| Texte fourni |
Ne dites plus GAFA, mais GAF. Depuis plusieurs mois, Apple prend en effet ses distances avec ses voisins de la Silicon Valley, Facebook en tête, en martelant sa différence en matière de traitement de la donnée personnelle. Tim Cook, le nouveau patron de la marque à la pomme fait ainsi sienne la promesse de Steeve Jobs : permettre à chacun de disposer de son jardin secret dans la jungle du digital. Posture de communication pour les uns, véritable conviction pour les autres, quelles que soient ses réelles motivations, Apple multiplie depuis plusieurs mois les prises de paroles sur le sujet. Et si le géant américain n’est pas exempt de critiques, force est de constater qu’il applique une politique en matière de protection de la donnée personnelle bien plus éthique et respectueuse que la plupart de ses petits camarades.
Quand Apple fait la morale aux géants de l’Internet
Omniprésent lors de sa keynote de mars dernier, le discours de la marque à la pomme sur l’utilisation de la donnée personnelle de ses utilisateurs n’a pas échappé aux commentateurs de l’événement. Ainsi, Tim Cook a répété à de multiples reprises que cette précieuse data n’était pas revendue à des fins commerciales ou de ciblage. Mais également pour la personnalisation de ses produits, requérant du machines learning et de l’IA, la donnée était stockée uniquement sur le terminal de l’utilisateur et en aucun cas sur ses serveurs.

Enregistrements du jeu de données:

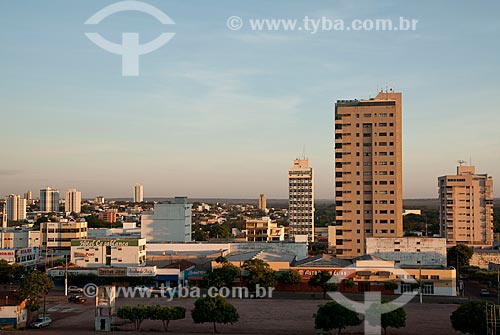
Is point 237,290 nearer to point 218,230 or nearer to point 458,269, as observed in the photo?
point 458,269

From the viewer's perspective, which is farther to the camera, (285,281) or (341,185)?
(341,185)

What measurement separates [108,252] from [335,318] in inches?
1277

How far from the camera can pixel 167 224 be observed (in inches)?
2736

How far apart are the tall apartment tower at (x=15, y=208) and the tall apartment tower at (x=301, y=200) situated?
296 feet

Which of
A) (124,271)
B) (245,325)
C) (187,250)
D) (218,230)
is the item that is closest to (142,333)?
(245,325)

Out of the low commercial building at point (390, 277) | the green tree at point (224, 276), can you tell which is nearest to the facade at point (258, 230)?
the low commercial building at point (390, 277)

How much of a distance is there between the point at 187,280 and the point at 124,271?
223 inches

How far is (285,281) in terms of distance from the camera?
47.5 m

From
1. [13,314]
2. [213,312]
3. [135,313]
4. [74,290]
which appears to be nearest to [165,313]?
[135,313]

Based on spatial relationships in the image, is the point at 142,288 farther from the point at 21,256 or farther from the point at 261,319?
the point at 21,256

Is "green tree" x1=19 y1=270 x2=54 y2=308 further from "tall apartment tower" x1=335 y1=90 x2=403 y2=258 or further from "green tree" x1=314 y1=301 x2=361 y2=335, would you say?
"tall apartment tower" x1=335 y1=90 x2=403 y2=258

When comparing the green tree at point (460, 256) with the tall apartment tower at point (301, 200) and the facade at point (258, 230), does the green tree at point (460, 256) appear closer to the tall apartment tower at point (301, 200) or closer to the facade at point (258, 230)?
the facade at point (258, 230)

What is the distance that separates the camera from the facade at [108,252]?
56.1 m

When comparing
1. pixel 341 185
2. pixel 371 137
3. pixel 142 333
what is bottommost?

| Tâche courte |
Selon le texte fourni, où Apple stocke-t-elle les données utilisées pour personnaliser ses produits ?

| Réponse écrite |
Uniquement sur le terminal de l'utilisateur, et en aucun cas sur ses serveurs.